Records:
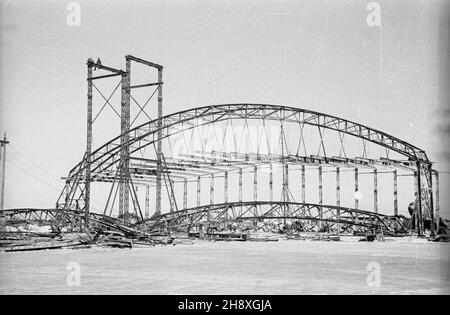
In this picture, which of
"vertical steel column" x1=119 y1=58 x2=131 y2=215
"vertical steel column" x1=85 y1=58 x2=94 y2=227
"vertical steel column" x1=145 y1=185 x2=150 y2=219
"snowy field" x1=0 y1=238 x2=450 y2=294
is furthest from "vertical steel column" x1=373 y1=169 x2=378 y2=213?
"snowy field" x1=0 y1=238 x2=450 y2=294

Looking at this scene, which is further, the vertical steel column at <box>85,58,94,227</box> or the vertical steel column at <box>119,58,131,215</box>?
the vertical steel column at <box>119,58,131,215</box>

**Written problem**
Rewrite all the records, replacing "scene" with "image" and changing nothing else. Leave the pictures out of your answer.

**Exercise output**
In this picture, which of
"vertical steel column" x1=119 y1=58 x2=131 y2=215
"vertical steel column" x1=85 y1=58 x2=94 y2=227
"vertical steel column" x1=145 y1=185 x2=150 y2=219
"snowy field" x1=0 y1=238 x2=450 y2=294
is furthest from "vertical steel column" x1=373 y1=169 x2=378 y2=213?
"snowy field" x1=0 y1=238 x2=450 y2=294

Looking at this image, which is further, the vertical steel column at <box>85,58,94,227</box> or the vertical steel column at <box>119,58,131,215</box>?
the vertical steel column at <box>119,58,131,215</box>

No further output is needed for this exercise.